As chairman of the Kingfisher remuneration committee, which just sanctioned a 36 per cent rise to pounds 1.1m for chairman Sir Geoff Mulcahy, Sir Nigel Mobbs, chairman of Slough Estates, seemed the perfect choice to interview on the subject of executive pay. Sir Nigel, however, felt his experience was too limited to the specific case of Kingfisher; on general corporate pay, he was the wrong man.
Fine, except that Sir Nigel also sits on the remuneration committee of Barclays, where the pounds 737,500-a-year contract for the new chief executive, Martin Taylor, and last year's pounds 1.4m package for BZW chief David Band has also been raising eyebrows.
He is also chairman of the Institute of Director's company affairs committee, which knows enough about the generality of corporate pay to be considering a report on the subject later this year.
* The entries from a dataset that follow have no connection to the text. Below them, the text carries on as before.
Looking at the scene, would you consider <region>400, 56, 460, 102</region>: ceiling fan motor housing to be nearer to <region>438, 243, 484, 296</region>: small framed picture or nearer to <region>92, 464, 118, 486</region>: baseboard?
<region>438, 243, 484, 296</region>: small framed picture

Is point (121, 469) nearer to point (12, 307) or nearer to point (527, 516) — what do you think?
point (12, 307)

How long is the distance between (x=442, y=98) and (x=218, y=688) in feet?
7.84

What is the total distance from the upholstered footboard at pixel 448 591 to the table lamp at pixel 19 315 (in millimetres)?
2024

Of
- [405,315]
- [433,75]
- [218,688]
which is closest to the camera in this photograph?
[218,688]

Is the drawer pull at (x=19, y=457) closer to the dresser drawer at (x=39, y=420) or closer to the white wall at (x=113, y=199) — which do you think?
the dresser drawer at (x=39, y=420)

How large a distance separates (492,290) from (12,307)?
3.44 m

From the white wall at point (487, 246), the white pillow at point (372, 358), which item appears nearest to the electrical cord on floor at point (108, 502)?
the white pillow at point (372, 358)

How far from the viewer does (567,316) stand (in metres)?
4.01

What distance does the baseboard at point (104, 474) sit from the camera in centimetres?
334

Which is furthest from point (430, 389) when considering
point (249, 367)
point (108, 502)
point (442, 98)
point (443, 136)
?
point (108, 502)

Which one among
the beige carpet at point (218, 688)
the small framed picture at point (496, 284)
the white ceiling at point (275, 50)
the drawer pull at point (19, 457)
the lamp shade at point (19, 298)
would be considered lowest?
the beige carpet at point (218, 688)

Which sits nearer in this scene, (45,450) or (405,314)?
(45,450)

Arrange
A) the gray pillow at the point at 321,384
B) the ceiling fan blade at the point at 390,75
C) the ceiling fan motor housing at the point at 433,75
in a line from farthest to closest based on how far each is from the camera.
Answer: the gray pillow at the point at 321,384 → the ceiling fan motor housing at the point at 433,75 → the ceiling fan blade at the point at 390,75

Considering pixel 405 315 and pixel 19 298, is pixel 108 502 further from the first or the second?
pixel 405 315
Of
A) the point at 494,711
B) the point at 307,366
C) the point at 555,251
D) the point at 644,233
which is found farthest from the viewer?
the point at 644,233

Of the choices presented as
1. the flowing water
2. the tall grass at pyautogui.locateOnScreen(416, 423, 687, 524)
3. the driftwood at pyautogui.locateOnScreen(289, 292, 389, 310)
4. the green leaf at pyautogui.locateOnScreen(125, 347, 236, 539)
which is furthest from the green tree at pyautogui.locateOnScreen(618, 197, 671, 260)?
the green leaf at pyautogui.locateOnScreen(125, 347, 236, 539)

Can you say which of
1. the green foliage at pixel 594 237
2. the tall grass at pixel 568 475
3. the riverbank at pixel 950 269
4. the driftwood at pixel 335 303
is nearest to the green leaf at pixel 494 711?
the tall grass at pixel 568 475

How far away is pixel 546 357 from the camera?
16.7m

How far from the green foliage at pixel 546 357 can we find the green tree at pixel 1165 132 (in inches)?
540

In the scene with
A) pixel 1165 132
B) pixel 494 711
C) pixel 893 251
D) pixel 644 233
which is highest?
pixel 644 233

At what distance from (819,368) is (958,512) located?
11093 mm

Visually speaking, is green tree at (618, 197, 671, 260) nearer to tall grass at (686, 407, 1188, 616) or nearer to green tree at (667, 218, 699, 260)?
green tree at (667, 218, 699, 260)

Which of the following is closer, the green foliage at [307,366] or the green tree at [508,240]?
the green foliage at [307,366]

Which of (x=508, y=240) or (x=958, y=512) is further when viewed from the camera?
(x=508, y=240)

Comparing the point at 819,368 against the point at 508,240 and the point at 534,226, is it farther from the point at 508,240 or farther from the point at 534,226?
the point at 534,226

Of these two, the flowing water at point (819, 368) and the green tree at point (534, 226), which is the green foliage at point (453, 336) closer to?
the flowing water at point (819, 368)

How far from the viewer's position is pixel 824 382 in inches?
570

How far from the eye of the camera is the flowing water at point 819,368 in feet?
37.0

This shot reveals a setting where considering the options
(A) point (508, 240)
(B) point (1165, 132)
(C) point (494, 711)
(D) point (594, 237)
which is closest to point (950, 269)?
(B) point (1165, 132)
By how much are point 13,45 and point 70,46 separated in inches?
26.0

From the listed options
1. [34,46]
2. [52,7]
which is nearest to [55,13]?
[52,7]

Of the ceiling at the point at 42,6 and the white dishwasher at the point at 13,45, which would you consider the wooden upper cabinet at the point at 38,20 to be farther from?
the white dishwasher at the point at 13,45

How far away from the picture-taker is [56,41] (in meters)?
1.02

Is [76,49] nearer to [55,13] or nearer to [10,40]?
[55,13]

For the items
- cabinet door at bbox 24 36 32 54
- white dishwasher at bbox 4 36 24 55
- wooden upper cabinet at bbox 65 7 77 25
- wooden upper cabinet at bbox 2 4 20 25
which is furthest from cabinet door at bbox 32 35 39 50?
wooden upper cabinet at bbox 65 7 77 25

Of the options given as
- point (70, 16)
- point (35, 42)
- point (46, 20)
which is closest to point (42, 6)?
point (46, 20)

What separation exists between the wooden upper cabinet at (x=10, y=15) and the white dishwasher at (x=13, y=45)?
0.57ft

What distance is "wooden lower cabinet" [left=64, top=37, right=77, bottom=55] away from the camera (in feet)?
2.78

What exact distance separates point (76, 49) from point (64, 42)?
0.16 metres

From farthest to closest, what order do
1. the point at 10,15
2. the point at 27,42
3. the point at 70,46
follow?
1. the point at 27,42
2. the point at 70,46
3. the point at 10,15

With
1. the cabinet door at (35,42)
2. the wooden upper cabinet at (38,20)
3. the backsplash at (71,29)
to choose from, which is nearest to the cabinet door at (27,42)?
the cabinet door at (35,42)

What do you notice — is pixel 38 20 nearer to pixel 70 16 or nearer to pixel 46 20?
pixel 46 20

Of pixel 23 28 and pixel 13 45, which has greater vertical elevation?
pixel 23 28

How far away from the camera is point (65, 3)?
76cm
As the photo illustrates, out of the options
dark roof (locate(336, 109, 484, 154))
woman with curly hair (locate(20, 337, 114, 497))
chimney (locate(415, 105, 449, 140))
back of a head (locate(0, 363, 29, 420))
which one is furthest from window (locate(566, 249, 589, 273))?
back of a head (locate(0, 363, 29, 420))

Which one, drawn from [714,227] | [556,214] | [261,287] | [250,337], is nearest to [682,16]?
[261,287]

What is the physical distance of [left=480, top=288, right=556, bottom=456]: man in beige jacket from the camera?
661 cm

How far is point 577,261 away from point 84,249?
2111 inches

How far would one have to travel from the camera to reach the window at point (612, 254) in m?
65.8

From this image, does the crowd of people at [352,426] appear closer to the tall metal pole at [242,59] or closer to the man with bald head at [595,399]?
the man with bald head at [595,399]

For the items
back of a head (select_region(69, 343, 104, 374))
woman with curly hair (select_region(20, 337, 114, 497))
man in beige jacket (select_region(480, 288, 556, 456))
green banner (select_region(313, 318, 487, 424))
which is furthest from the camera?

Sir Nigel, of course, is reluctant to pre-empt those discussions.
It is perhaps unfair to single out Sir Nigel for criticism; precious few others are prepared to speak out in defence of high salaries. Such universal reluctance reinforces the view that corporate boardrooms have become bastions of privilege and remuneration committees their tools - a self- serving facade, whose only purpose is to bid up executive salary levels generally. Non-executives who serve on them usually have an executive post elsewhere. If people like Sir Nigel can't defend these levels of pay, just who can? Is there anyone out there?